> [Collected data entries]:
..............................
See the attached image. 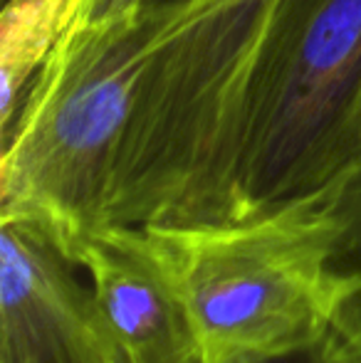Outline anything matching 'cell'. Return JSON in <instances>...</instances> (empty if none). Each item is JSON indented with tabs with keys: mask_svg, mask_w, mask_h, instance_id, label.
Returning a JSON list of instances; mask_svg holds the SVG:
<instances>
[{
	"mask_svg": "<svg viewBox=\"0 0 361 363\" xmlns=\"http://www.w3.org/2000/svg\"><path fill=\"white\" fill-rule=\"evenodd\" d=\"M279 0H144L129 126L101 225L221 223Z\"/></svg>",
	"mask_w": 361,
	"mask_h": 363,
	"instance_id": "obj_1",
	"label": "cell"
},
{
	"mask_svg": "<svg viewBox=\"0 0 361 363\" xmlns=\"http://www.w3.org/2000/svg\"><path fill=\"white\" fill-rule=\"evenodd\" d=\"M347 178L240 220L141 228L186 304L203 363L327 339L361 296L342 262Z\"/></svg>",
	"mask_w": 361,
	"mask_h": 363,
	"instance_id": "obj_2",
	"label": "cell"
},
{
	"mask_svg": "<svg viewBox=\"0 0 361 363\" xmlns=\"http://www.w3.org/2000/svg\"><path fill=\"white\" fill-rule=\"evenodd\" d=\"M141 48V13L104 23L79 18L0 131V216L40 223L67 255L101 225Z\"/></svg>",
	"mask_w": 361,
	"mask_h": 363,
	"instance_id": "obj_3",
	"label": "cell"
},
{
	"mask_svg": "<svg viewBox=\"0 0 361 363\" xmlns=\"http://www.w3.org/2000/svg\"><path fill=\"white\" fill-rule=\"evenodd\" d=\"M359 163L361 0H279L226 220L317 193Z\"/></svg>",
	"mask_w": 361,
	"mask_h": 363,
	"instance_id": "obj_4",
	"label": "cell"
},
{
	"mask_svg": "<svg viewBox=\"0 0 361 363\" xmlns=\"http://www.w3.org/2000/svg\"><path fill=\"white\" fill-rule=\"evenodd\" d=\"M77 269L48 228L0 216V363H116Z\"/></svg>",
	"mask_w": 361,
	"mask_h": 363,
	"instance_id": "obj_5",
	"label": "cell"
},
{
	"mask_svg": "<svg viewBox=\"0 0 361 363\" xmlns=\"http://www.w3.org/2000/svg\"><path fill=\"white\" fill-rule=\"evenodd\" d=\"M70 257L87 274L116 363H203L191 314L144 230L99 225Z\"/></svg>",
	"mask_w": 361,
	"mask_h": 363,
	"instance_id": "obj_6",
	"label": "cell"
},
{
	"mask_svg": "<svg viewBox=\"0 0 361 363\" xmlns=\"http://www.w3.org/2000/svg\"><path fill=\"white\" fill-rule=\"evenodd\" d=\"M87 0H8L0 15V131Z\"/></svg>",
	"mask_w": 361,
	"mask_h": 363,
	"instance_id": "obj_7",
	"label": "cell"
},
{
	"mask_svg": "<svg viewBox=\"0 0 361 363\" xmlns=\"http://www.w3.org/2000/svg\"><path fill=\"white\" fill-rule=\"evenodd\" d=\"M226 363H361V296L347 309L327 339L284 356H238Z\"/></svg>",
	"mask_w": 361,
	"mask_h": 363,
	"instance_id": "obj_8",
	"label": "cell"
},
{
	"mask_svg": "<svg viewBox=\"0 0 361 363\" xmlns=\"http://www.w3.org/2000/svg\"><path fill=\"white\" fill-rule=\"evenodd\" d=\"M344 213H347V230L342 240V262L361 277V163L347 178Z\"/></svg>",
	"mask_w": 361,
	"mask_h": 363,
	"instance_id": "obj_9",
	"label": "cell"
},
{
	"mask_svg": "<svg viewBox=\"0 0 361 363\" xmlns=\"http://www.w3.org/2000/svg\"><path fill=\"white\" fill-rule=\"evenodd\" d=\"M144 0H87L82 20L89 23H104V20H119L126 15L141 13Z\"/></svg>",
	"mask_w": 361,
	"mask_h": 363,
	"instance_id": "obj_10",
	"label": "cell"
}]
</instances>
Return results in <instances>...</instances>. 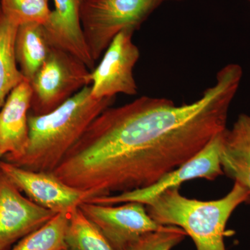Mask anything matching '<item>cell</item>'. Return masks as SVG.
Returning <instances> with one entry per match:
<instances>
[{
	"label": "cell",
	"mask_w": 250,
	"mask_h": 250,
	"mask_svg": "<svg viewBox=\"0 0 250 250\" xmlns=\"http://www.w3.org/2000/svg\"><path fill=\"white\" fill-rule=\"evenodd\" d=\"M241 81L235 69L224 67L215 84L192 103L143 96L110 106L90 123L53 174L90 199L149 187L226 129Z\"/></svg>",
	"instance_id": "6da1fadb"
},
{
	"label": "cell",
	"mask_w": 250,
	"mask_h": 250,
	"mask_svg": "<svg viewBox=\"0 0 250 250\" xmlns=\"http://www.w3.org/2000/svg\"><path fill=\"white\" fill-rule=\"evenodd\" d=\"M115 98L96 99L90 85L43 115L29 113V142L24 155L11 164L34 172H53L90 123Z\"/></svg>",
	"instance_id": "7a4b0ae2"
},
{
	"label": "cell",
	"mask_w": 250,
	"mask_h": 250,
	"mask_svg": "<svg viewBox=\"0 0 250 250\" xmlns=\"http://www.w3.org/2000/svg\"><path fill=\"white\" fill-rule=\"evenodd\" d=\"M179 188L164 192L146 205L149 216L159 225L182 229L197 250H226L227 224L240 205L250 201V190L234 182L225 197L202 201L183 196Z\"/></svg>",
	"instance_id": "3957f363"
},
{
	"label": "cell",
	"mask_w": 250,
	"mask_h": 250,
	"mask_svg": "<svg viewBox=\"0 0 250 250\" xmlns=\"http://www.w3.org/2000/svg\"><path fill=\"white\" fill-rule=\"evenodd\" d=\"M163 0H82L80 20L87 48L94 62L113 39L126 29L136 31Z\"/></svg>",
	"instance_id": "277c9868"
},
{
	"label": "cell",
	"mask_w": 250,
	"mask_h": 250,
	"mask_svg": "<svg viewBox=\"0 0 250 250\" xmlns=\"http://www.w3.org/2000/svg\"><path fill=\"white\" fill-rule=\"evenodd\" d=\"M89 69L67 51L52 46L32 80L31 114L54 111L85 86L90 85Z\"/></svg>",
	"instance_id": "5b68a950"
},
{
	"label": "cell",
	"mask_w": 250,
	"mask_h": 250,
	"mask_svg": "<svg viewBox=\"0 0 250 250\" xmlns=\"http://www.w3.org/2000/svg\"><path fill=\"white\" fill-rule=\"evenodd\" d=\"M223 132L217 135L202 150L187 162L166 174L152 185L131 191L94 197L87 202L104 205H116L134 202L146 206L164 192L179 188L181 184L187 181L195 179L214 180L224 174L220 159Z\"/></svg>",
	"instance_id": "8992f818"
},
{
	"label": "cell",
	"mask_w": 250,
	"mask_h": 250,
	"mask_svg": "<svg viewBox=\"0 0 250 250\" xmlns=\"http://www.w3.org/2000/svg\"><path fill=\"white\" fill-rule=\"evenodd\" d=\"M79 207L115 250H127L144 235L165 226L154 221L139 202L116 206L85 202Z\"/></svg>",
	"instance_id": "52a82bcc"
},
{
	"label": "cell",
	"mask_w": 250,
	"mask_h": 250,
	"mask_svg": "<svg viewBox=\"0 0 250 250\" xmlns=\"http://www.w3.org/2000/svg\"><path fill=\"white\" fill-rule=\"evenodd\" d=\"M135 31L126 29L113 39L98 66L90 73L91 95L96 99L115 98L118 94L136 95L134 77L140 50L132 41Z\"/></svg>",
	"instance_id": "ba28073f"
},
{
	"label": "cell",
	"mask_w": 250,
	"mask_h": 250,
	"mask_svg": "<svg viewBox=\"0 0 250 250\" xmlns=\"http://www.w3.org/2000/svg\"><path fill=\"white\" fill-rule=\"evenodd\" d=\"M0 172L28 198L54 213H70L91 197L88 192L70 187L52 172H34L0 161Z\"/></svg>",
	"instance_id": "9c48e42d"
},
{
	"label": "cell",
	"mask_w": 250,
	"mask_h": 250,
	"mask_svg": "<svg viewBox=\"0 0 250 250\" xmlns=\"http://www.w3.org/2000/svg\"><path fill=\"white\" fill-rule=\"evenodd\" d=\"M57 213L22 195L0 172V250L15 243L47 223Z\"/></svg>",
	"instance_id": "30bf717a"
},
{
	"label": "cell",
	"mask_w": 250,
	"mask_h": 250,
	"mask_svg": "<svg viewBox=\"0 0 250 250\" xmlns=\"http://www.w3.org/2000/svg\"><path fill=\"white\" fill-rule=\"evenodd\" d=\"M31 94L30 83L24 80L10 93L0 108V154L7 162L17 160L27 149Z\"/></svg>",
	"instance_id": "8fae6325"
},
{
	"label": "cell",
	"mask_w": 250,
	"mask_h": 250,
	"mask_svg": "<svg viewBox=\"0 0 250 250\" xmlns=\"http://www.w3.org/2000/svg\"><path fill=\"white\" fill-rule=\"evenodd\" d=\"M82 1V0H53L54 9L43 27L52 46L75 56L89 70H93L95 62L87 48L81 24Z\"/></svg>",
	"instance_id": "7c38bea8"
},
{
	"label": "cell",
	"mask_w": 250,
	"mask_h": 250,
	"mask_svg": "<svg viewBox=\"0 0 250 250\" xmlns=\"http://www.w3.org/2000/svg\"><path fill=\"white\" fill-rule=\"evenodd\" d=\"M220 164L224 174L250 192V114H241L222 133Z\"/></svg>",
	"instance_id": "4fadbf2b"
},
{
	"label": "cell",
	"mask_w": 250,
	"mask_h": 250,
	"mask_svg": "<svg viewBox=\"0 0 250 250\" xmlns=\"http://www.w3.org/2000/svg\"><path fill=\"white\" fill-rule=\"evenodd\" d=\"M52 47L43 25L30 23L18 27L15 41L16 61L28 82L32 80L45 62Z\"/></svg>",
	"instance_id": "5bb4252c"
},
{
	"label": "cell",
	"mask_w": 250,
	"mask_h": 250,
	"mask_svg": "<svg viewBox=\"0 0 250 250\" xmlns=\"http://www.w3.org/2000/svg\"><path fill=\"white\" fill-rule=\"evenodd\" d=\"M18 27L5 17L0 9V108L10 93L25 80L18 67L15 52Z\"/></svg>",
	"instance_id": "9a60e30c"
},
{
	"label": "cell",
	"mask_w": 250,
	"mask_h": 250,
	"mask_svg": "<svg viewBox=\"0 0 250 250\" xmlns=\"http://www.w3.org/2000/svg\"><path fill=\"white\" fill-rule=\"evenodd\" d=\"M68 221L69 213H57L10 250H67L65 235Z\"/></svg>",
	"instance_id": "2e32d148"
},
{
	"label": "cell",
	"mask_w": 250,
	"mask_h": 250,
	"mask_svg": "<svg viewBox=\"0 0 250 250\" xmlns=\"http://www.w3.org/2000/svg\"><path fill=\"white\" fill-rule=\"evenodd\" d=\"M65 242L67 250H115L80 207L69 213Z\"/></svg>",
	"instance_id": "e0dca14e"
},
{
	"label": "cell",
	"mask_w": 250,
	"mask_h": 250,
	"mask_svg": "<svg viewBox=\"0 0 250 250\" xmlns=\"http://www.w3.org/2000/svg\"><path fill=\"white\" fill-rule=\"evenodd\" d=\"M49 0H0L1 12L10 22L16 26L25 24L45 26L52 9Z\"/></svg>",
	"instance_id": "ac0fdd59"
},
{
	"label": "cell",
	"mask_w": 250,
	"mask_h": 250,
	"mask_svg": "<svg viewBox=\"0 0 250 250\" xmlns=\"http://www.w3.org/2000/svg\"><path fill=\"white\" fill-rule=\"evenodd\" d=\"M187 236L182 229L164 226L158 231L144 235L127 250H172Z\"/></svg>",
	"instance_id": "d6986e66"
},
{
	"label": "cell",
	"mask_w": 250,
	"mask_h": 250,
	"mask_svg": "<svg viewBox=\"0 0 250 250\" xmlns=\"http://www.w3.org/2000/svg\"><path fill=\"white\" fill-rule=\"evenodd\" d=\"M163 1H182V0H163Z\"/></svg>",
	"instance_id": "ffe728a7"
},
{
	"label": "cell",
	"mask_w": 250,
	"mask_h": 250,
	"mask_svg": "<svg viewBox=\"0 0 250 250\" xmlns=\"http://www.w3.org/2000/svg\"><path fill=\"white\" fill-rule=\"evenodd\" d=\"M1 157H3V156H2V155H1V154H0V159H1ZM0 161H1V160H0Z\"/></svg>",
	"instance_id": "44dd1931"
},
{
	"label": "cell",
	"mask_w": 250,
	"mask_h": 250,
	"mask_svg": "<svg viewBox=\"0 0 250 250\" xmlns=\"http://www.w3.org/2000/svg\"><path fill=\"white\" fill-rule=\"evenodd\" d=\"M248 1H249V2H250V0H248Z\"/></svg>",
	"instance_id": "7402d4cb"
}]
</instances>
..............................
> [What is required]: Count how many lines of the items contain the word "Returning". Give only the number.

> [Exercise output]: 2